Go to the line with "TM2013AC\DC數位鈎錶" in the material below and copy from there through the line with "Екатеринбург - 28", exactly. Pictures are not copied.

_Given information_
▼▼▼

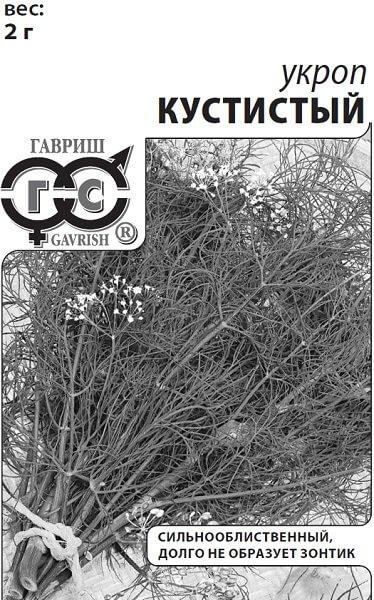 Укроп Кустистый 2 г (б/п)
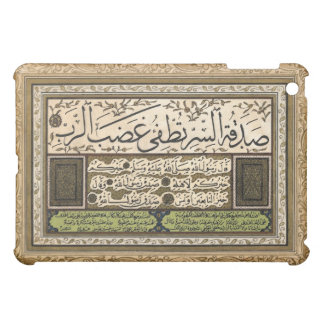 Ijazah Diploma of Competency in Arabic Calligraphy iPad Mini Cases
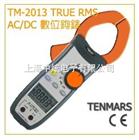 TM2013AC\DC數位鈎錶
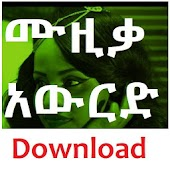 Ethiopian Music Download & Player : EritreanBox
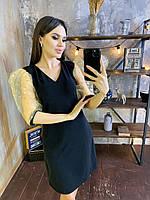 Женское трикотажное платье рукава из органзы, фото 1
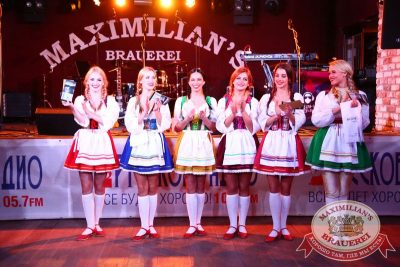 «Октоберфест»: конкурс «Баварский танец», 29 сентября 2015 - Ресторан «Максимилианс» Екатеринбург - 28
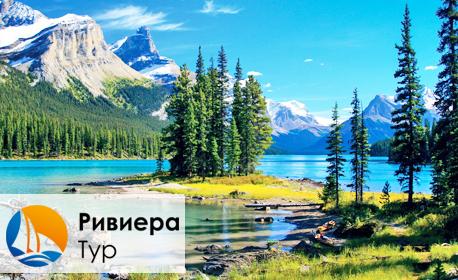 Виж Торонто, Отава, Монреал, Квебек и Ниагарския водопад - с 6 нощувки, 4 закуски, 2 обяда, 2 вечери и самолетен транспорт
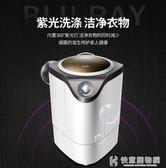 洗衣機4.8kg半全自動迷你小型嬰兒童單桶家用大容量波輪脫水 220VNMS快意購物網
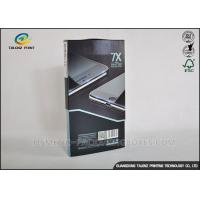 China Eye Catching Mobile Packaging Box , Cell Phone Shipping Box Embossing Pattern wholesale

▲▲▲
▼▼▼

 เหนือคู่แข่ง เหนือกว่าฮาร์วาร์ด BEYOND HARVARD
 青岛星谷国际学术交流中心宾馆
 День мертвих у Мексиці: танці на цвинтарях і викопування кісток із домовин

▲▲▲
▼▼▼

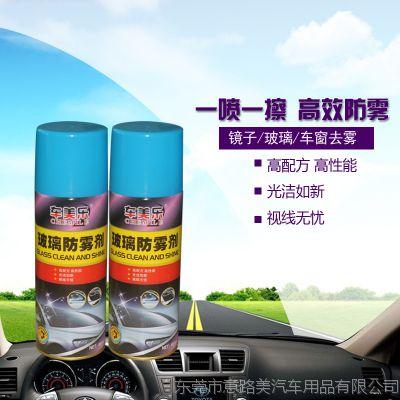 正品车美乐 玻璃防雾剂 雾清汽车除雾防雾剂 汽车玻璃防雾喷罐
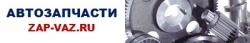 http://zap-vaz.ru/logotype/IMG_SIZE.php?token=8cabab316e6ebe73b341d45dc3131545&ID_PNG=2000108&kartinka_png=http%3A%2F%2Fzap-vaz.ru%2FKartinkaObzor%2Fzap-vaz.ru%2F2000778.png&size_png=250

▲▲▲

_Task result_
 TM2013AC\DC數位鈎錶
 Ethiopian Music Download & Player : EritreanBox
 Женское трикотажное платье рукава из органзы, фото 1
 «Октоберфест»: конкурс «Баварский танец», 29 сентября 2015 - Ресторан «Максимилианс» Екатеринбург - 28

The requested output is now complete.